Workstreams have been set up to address various sector-wide issues, including:
- supply-side issues, such as those related to the pricing and availability of ferrous scrap;
- exports, with a particular focus on the opportunities that could arise for South African steel products as a result of trade liberalisation in Africa;
- resource mobilisation for enforcement of trade rules and local-content designations, as well as to secure incentives for industry projects;
- transformation and human resource development; and
- demand-side interventions, such as import replacement opportunities and the promotion of buy-local campaigns.
Workstream progress has been patchy since the signing of the master plan in 2021 at Hall Longmore’s factory in Wadeville, which is another Barnes Group company. Nevertheless, Barnes says Scaw’s investment has been made possible partly by the progress made under the aegis of the master plan to limit scrap exports and to implement a 20% export duty on scrap.
“This has enabled the project funders to get comfort that sufficient quantities and correct qualities of ferrous scrap will be available for the plant to produce efficiently,” he tells Engineering News.
While the preferential price system and export tax on scrap remain controversial among some parts of the industry, Barnes argues that it has been instrumental in ensuring that some long steel products, such as wire rod and rebar, are as competitively priced in South Africa today as they are in China.
This competitive position has been enhanced, he acknowledges, by China’s decision to do away with its 13% export rebate.

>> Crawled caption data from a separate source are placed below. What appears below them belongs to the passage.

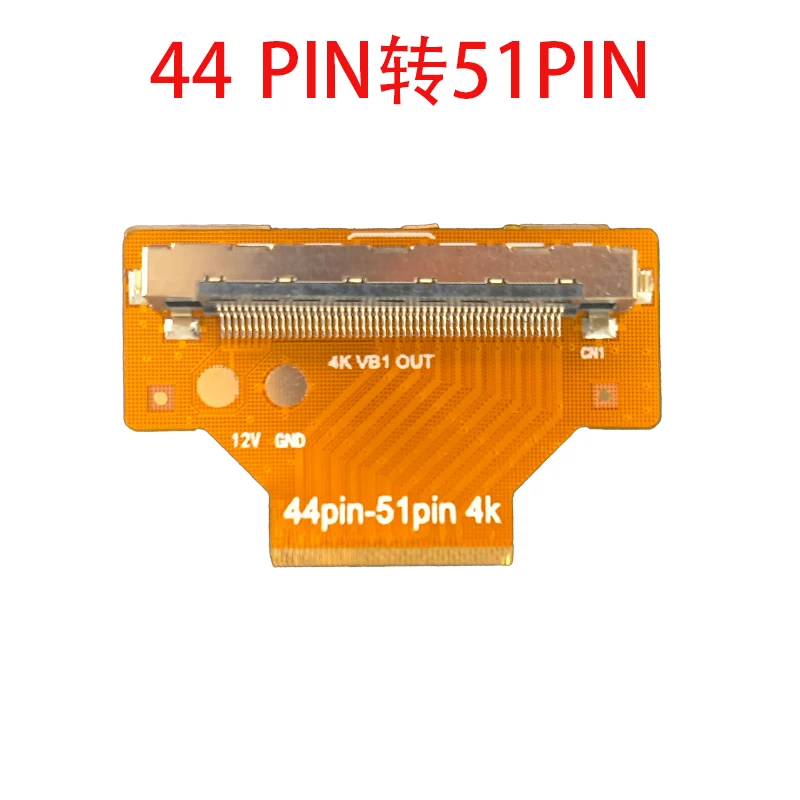 Pin do FFC 44 à placa do adaptador 51Pin 4K, entrada 51P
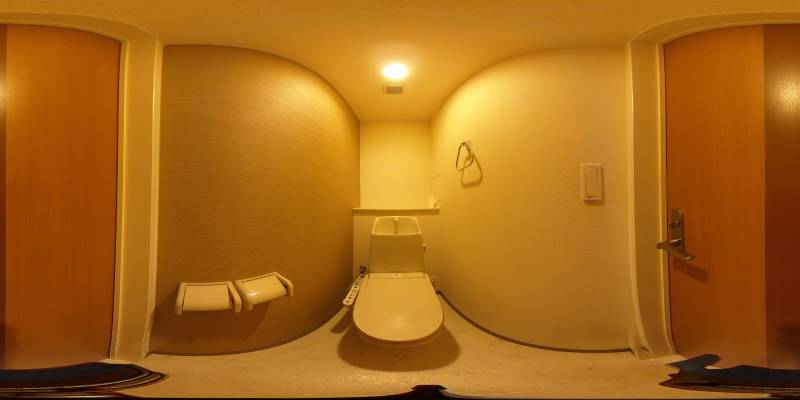 パノラマ画像トイレ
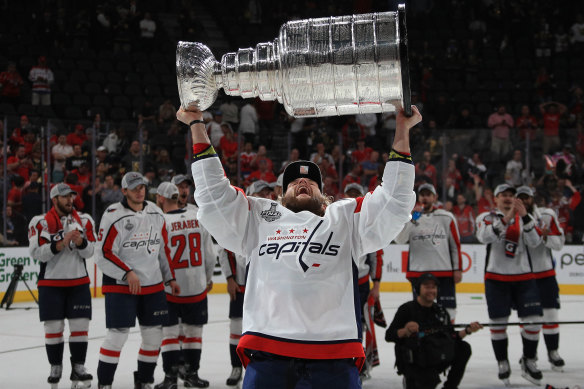 Nathan Walker is just one of two Aussies to feature in the NHL. Now the competition could be coming here.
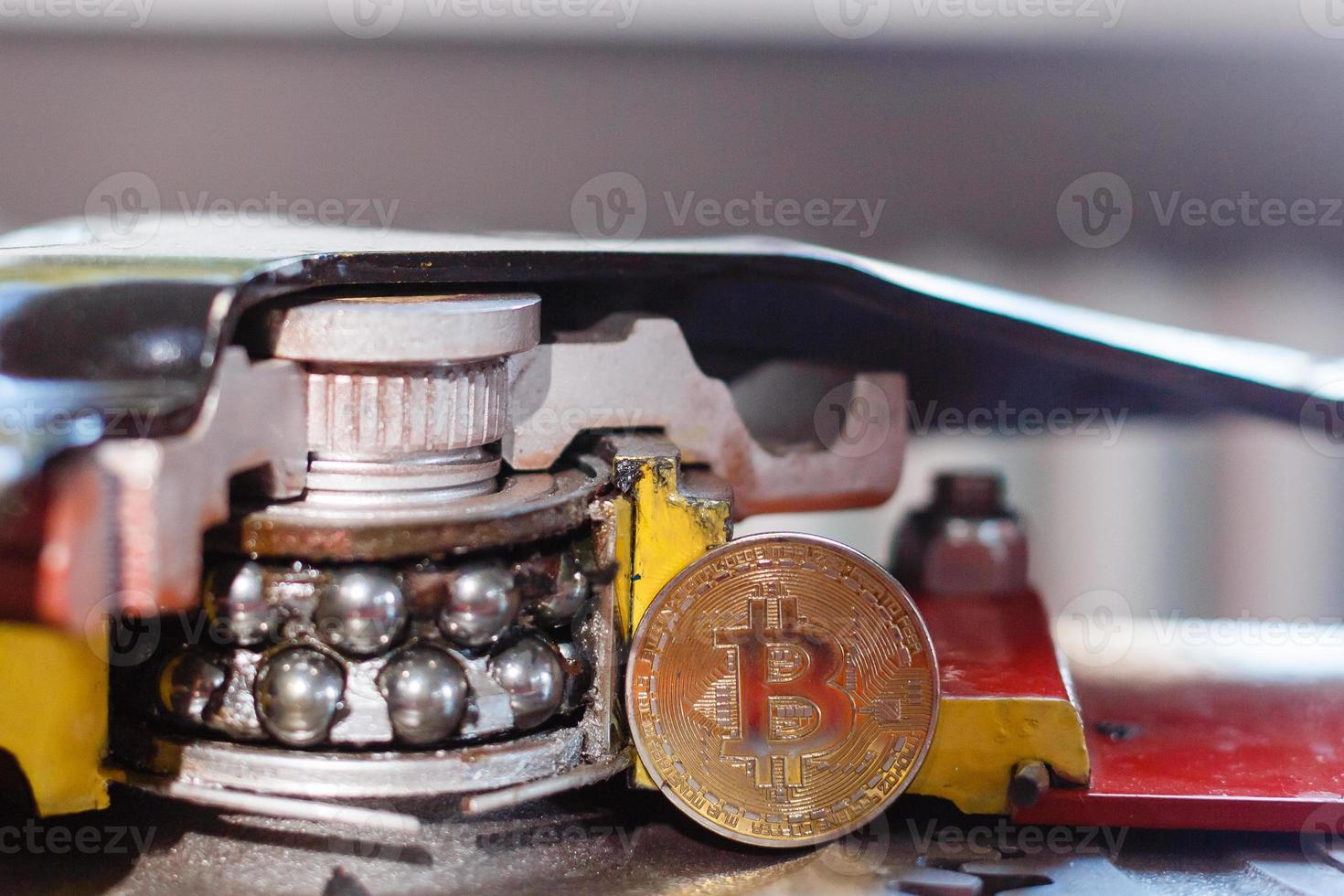 bitcoin old spare parts photo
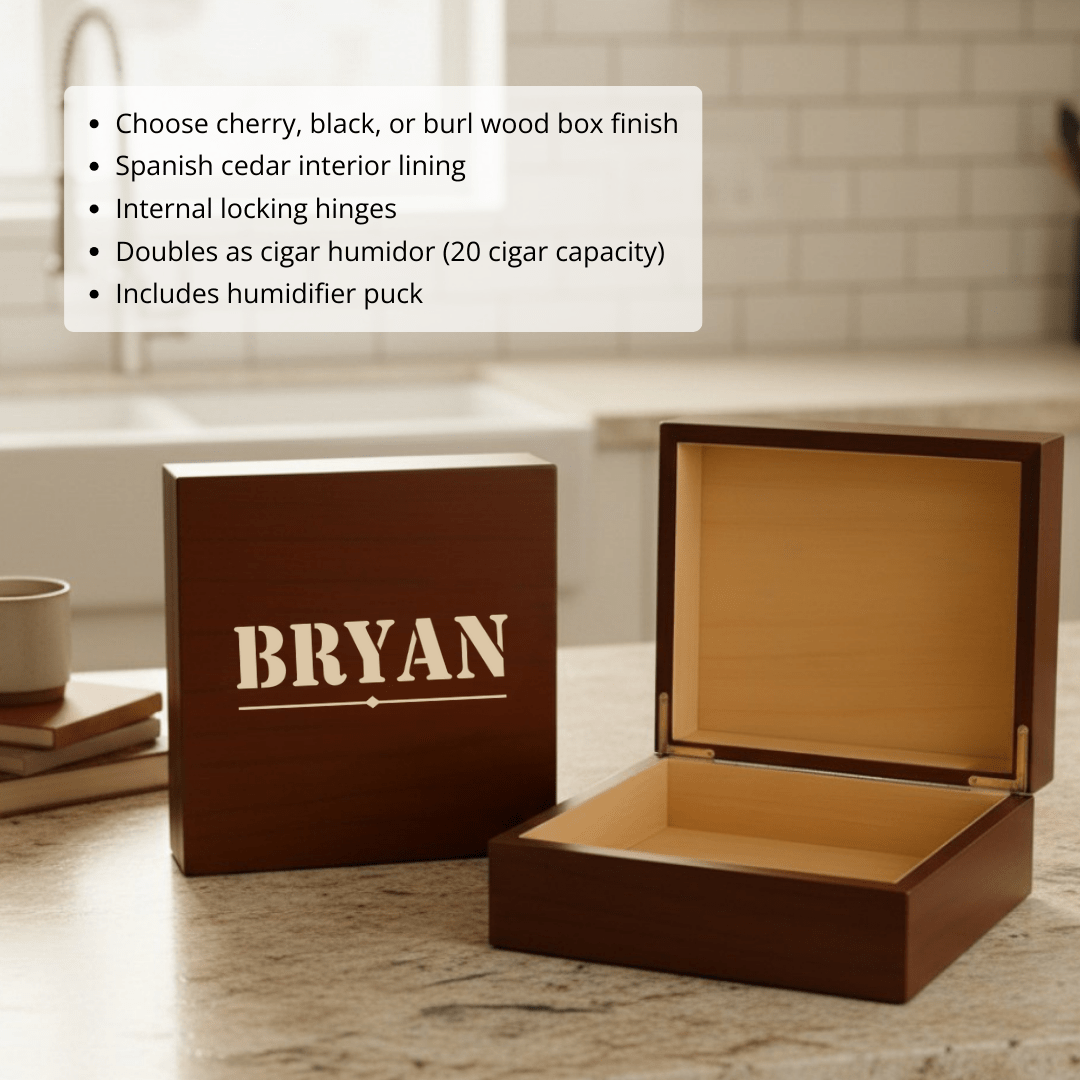 Everyday Tactical Gift Set - Box Set - GroomsDay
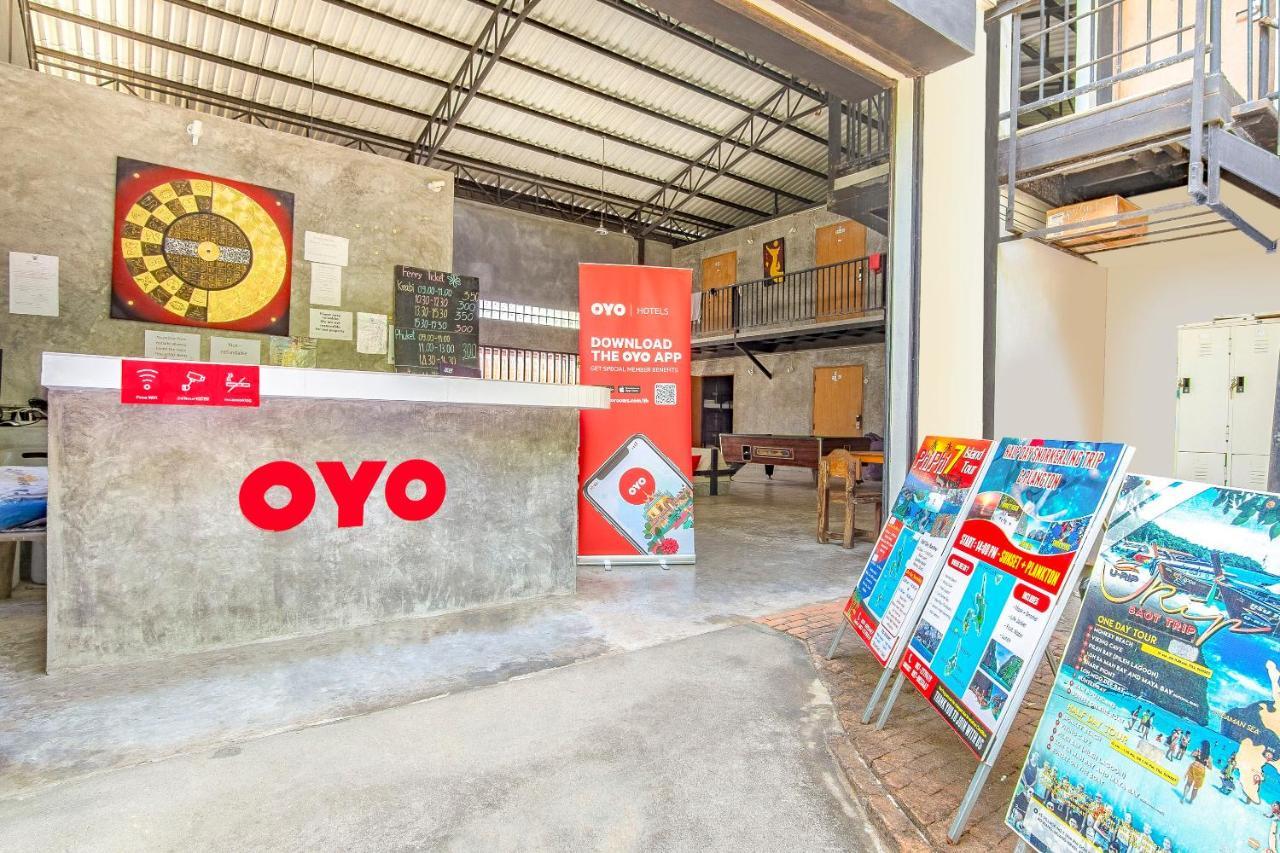 Oyo 585 Freedom Hostel @ Phi Phi المظهر الخارجي الصورة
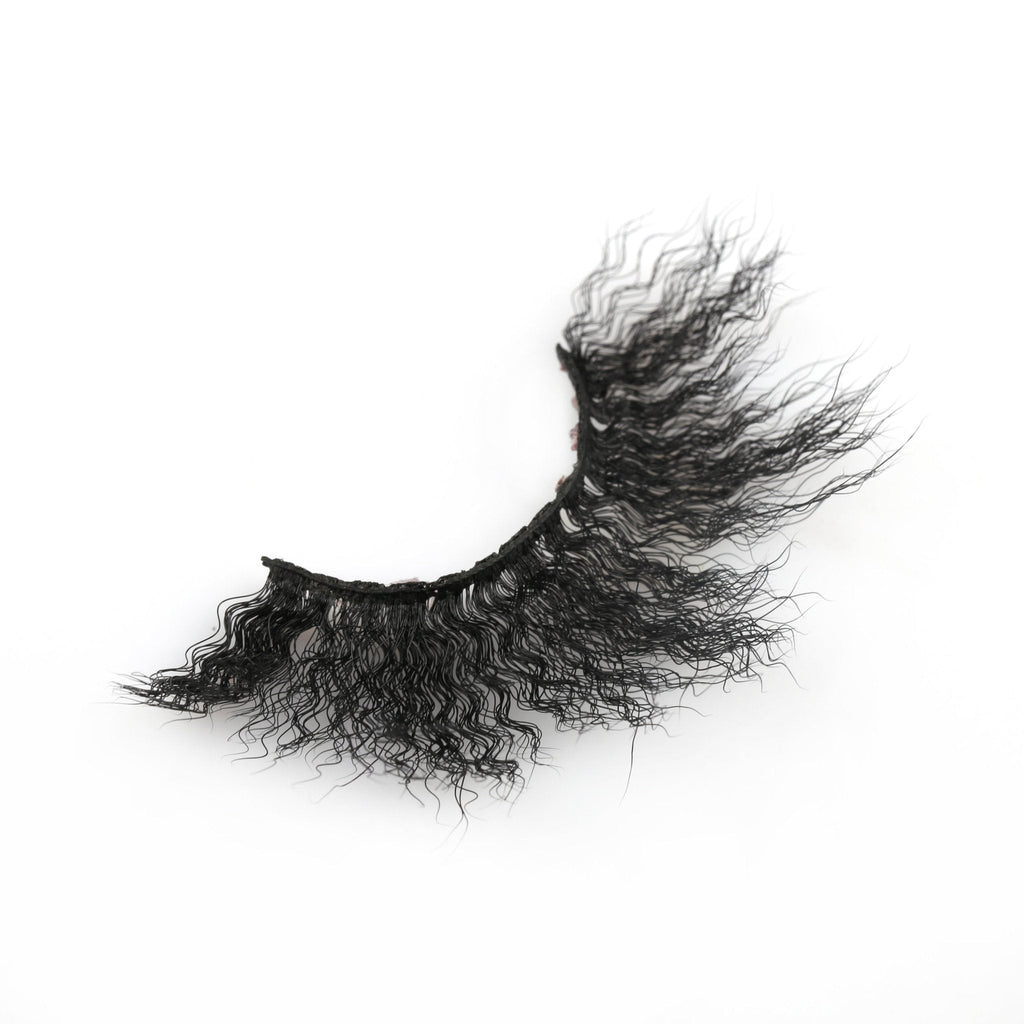 VIP Kinky Curl Lashes - Dramatic Volume & Natural Curly Pattern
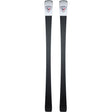 Rossignol Forza 50 Skis With Nx 12 Gw Bindings alpine binding -- Nx 12 Gw colorway top view showing toe and heel piece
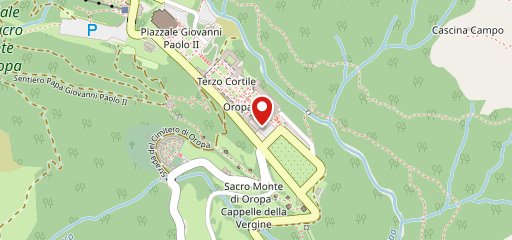 I Tre Arc sulla mappa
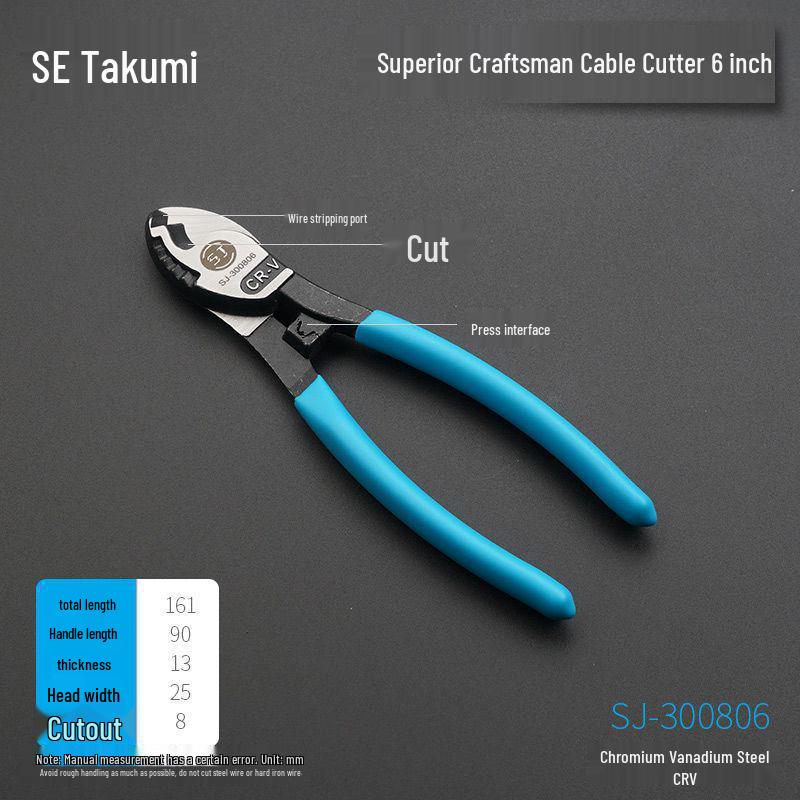 Electrician Cable & Wire Cutter/Stripper - One Piece, Free Shipping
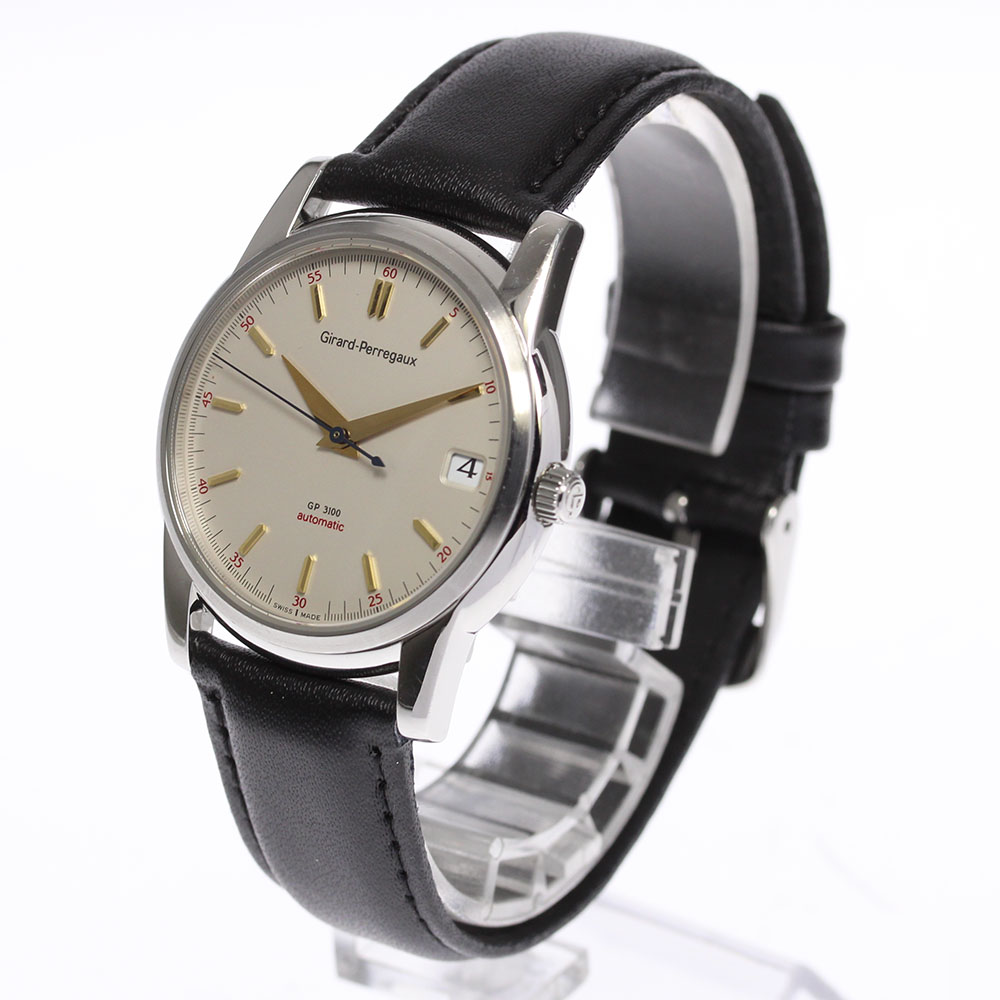☆ Good product [GIRARD-PERREGAUX] Girard-Perregaux GP3100 Date
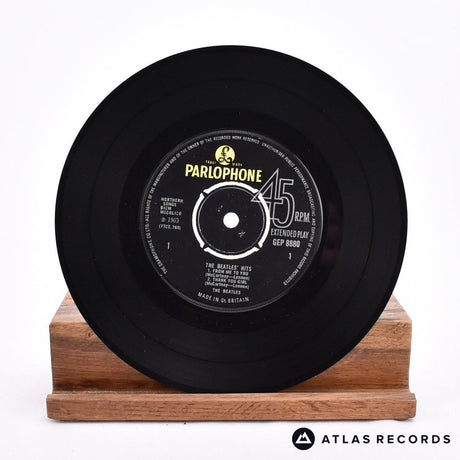 The Beatles - The Beatles' Hits - Mono 7" EP Vinyl Record - EX/EX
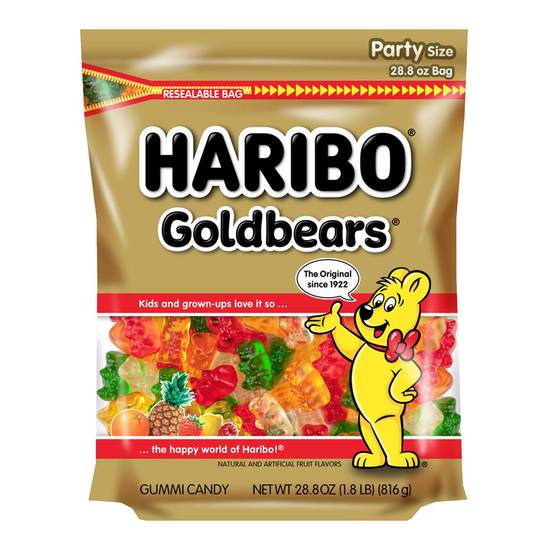 Haribo Goldbears 28.8oz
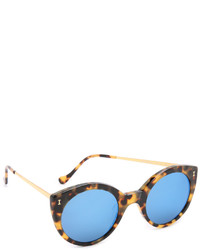 blaue Sonnenbrille von Illesteva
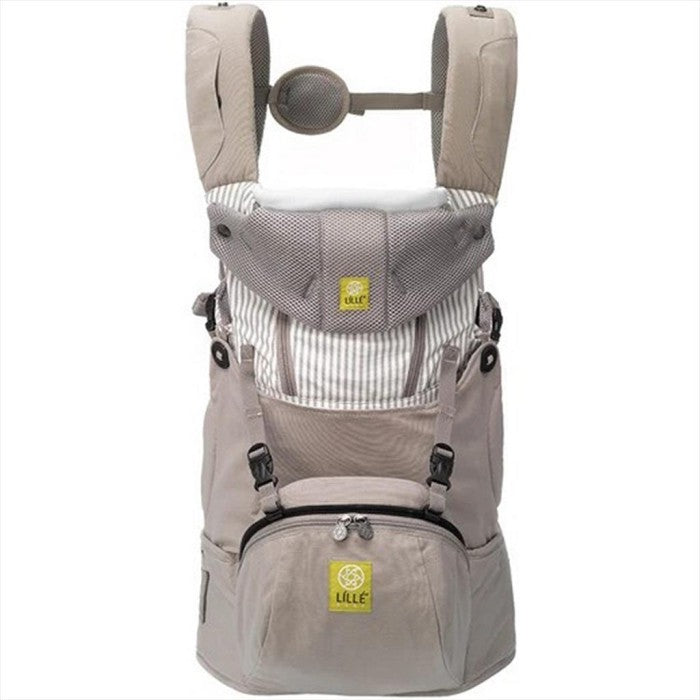 LilleBaby Baby Carrier All Season Seatme Pinstripes Gendongan Bayi
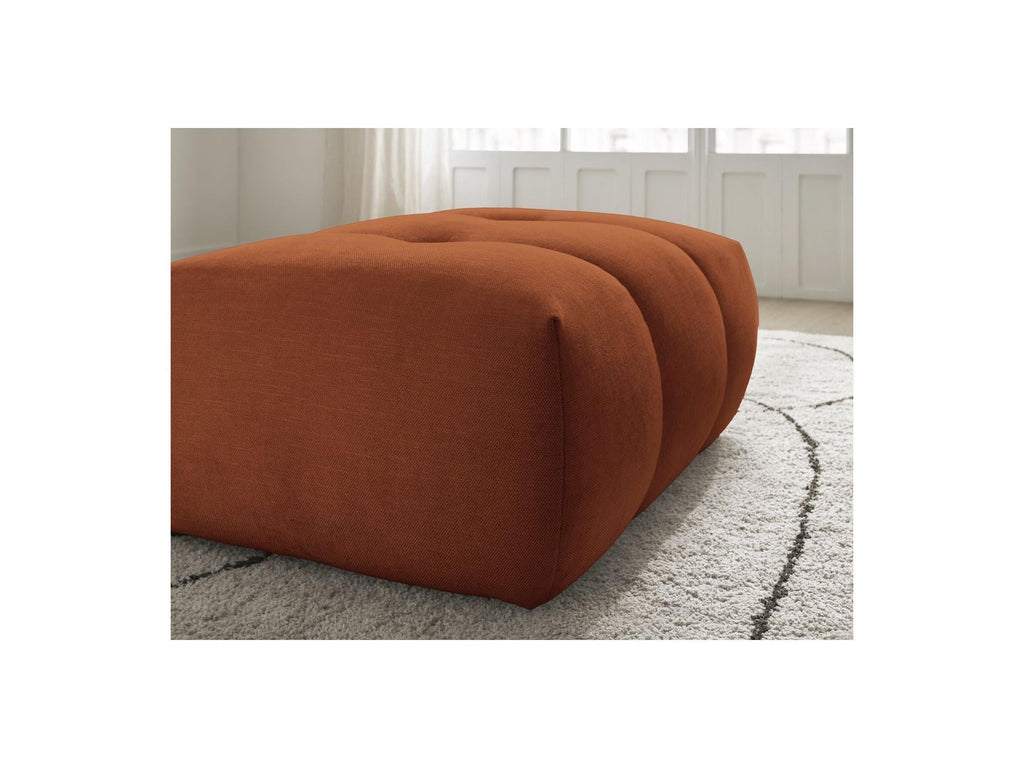 Fuji - Pouf - Tissu Lisse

The investment decision has also been underpinned by changes in the global steel industry that have underlined the value of domestic production. These include the supply and pricing disruptions associated with both Covid and, more recently, Russia’s invasion of Ukraine, and rising freight logistics costs.
Barnes is optimistic that Scaw’s entry into the primary flat steel market in the coming few years could help ensure a similarly competitive outcome as is the case in long products in a subsector currently monopolised by AMSA.
Improving prospects for embattled downstream fabricators remains challenging, however.
The master plan proposes the creation of a Steel Industry Development Fund, financed through a levy on each ton of steel sold domestically, to support the creation of new market opportunities and trade compliance.
Barnes believes there is potential to use the fund to conduct investigations of unfair practices in the trade of certain fabricated products, so as to make the case for tariff protection.
“Making full use of the platform created by the master plan requires active participation,” Barnes stresses.
“This is a fantastic initiative for which Trade, Industry and Competition Minister Ebrahim Patel should be praised, as it shows that government is prioritising the steel industry and is taking it seriously.
“It is now up to industry to take leadership by dedicating time, energy and resources to make it work, rather than sitting back and moaning about all the problems.”